États-Unis : Les taxes USTR entrent en vigueur le 14 octobre
Le 14 octobre, les nouvelles taxes sur les navires construits en Chine ou opéré par des intérêts chinois entrent en vigueur. La facture va encore augmenter pour les chargeurs.
Le projet d’une taxe sur les navires construits en Chine ou opérés par des intérêts chinois n’est pas récente. En 2024, l’administration de Joe Biden a demandé à l’United State Trade Representative de réaliser une enquête sur une nouvelle taxe. À son arrivée à la Maison blanche, Donald Trump a repris les travaux. Ainsi, dès le mois d’avril, le président des États-Unis a indiqué qu’une taxe sur les navires construits en Chine ou opérés par des intérêts chinois se verront imposés une taxe en fonction de leur tonnage dès leur première escale dans un port américain.
Des taxes pour les opérateurs chinois
Pour s’y retrouver dans cette nouvelle taxe, nous vous proposons un tableau réalisé par Drewry, lors d’un webinaire d’avril. Il présente de façon concise et claire les taxes à venir. D’une part, il explique les taxes qui visent tous les navires opérés par une société basée en Chine continentale, à Hong-Kong et à Macao. D’autre part, il détaille les taxes des opérateurs non chinois qui opèrent des navires construits en Chine. Leur montant se calcule soit au tonnage du navire soit au conteneur. Le montant le plus élevé est appliqué.

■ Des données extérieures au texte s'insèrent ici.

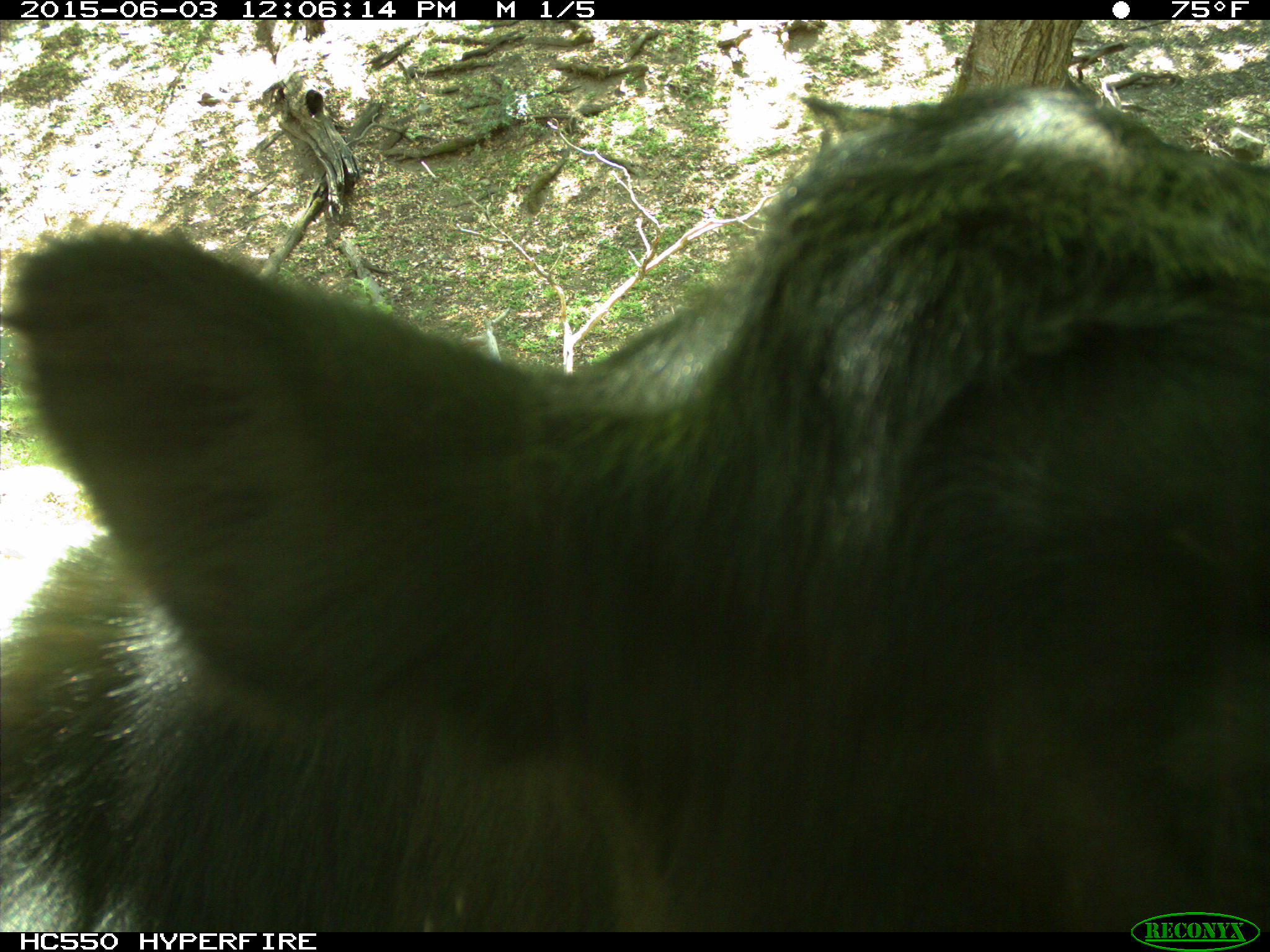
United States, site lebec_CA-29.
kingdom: Animalia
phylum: Chordata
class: Mammalia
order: Artiodactyla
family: Bovidae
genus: Bos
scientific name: Bos taurus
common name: domestic cow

Date d’entrée en vigueur | Opérateur (la taxe la plus élevée |
non chinois s’applique) |
Opérateur ou armateur chinois |
14 octobre 2025 | 18 $/tonne nette | 120 $/conteneur | 50 $ par tonne nette |
17 avril 2026 | 28 $/tonne nette | 153 $/conteneur | 80 $ par tonne nette |
17 avril 2027 | 33 $/tonne nette | 195 $/conteneur | 110 $ par tonne nette |
17 avril 2028 | 38 $/tonne nette | 250 $/conteneur | 140 $ par tonne nette |
Recul de la Maison blanche
Ces taxes sont appliquées par rotation pour les escales dans un port des États-Unis. Dans sa première version, le gouvernement américain a souhaité appliquer ces mesures pour chaque escale. Or, cela présente un risque. Une taxe appliquée à chaque touchée signifiait que les armateurs concentreraient leurs escales dans les grands ports. Par conséquent, la Maison blanche a fait machine arrière. En effet, elle a décidé d’imposer une taxe par rotation. Les armateurs s’en acquittent à la première escale d’une rotation. Ces taxes seront perçues avec un maximum de cinq fois par année et par navire.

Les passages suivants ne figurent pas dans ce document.